%%

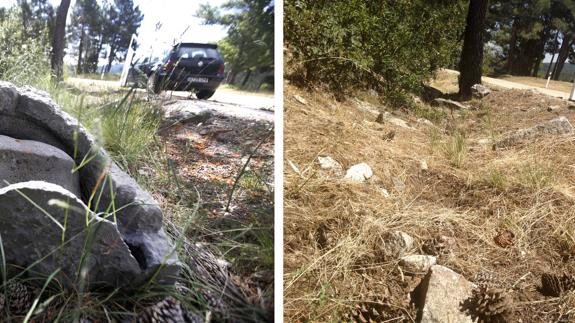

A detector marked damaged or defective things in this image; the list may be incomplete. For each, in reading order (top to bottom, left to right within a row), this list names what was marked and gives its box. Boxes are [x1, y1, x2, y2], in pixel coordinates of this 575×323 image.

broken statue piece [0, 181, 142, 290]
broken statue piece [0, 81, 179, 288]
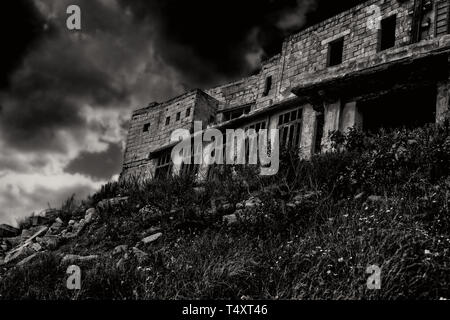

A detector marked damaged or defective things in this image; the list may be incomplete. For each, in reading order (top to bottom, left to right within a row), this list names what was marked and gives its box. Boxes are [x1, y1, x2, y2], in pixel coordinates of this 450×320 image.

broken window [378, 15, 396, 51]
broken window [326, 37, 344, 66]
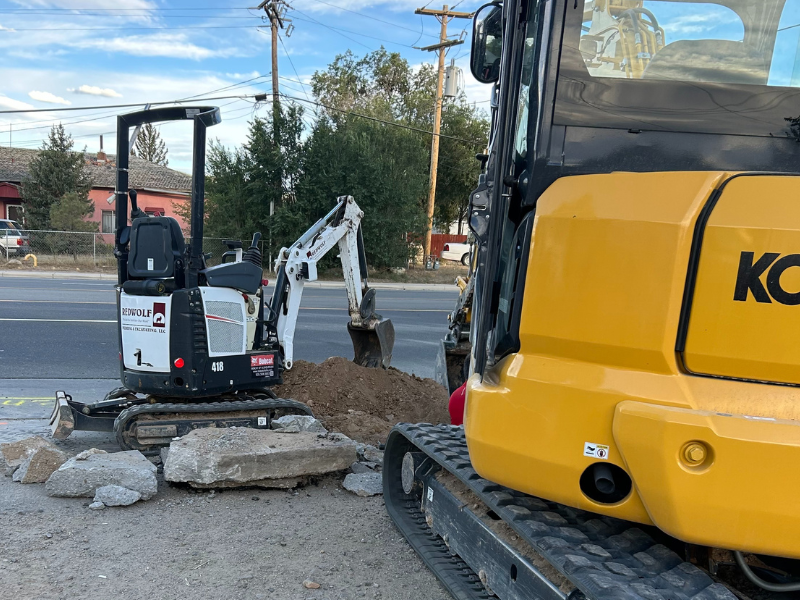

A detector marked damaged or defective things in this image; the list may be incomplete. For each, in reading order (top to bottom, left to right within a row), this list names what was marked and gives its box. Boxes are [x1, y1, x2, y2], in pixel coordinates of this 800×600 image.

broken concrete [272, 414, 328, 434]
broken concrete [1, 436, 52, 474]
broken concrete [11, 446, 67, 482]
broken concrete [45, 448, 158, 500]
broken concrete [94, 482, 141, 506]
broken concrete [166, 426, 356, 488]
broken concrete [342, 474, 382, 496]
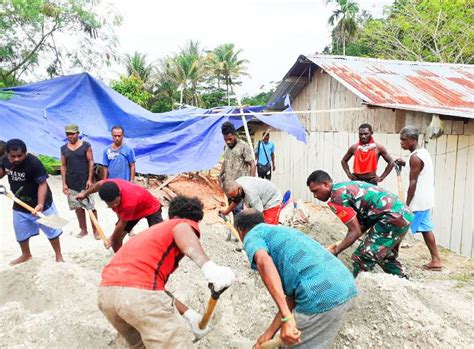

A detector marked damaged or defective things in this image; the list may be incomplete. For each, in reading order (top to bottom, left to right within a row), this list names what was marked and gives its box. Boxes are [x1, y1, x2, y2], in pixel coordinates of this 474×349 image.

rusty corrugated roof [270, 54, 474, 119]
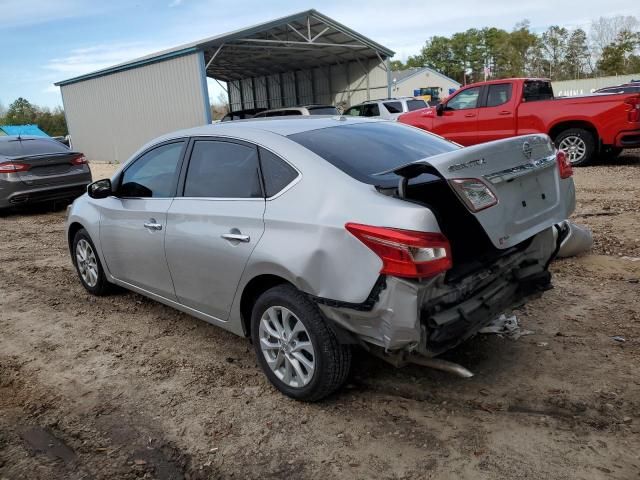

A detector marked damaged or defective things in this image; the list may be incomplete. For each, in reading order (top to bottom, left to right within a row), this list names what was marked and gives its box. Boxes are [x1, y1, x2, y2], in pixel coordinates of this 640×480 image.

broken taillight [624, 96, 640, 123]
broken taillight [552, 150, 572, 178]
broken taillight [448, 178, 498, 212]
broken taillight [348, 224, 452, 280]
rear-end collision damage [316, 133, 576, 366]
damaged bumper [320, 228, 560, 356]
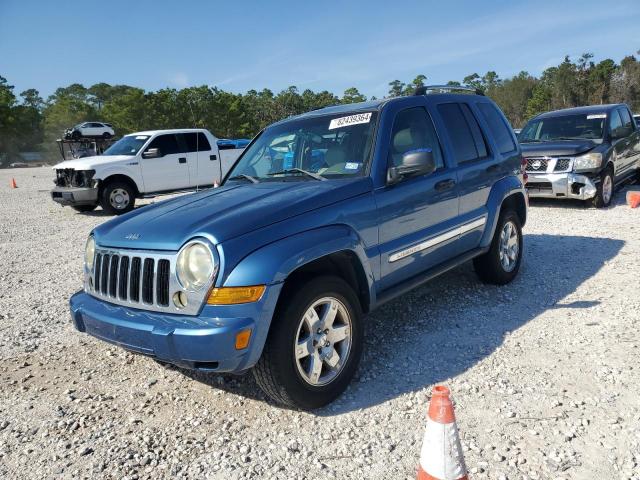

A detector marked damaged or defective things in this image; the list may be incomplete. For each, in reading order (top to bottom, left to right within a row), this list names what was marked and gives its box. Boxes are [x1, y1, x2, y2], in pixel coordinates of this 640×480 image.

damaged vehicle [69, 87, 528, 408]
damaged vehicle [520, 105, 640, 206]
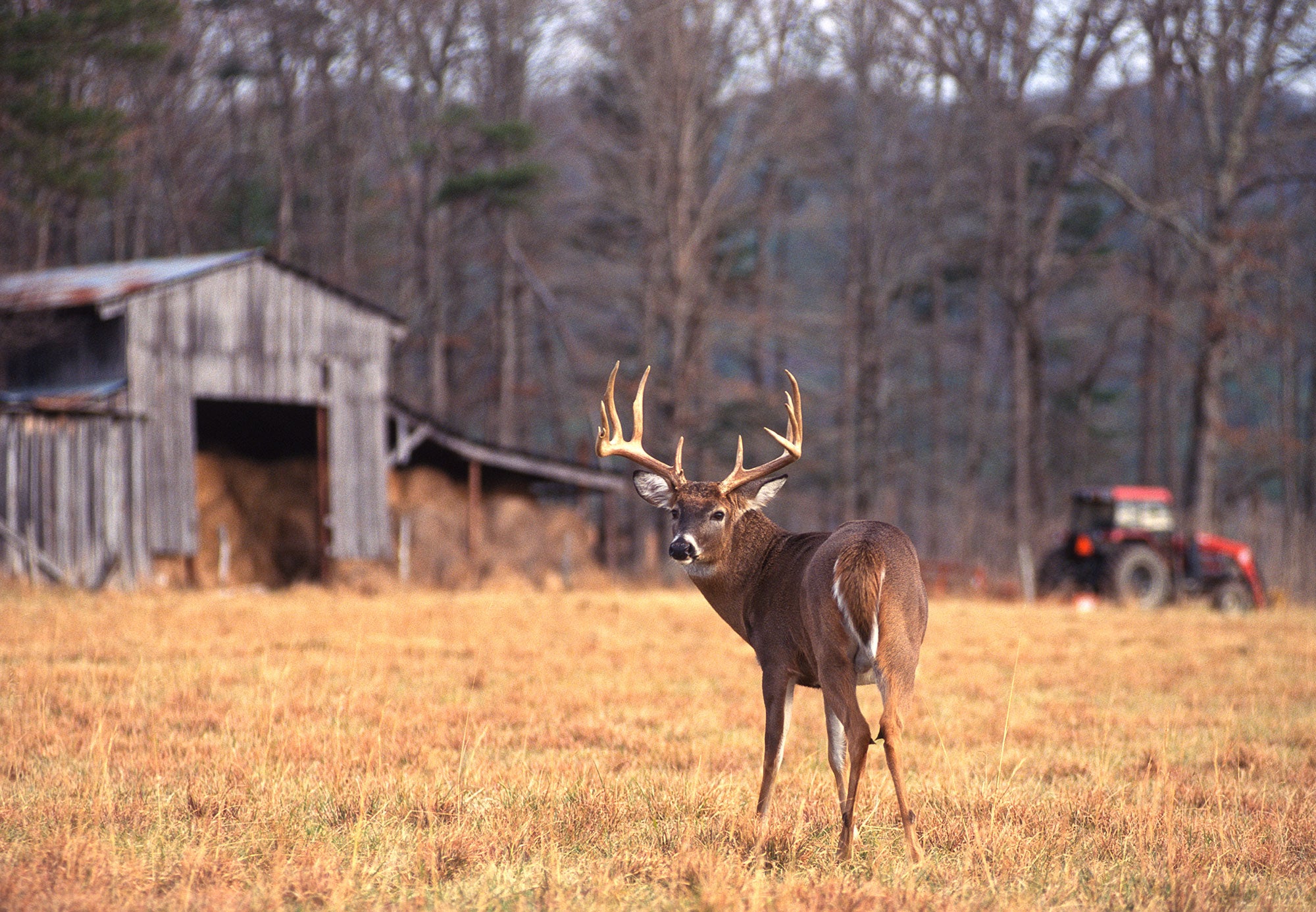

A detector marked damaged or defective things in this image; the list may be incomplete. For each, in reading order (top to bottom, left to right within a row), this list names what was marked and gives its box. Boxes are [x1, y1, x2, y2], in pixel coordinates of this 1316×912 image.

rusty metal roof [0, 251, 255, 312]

%%

WRITTEN INSTRUCTION:
Copy the listing above from its beginning through the line that contains "broken statue piece [0, 181, 142, 290]", both ends included, and leave out the pictures.

OUTPUT OF THE TASK:
A detector marked damaged or defective things in this image; the list may be incomplete. For each, in reading order (top to bottom, left to right within a row), this list names what was marked and gives its box. Boxes are [x1, y1, x2, y2], in pixel coordinates of this 575×323 image.

broken statue piece [0, 181, 142, 290]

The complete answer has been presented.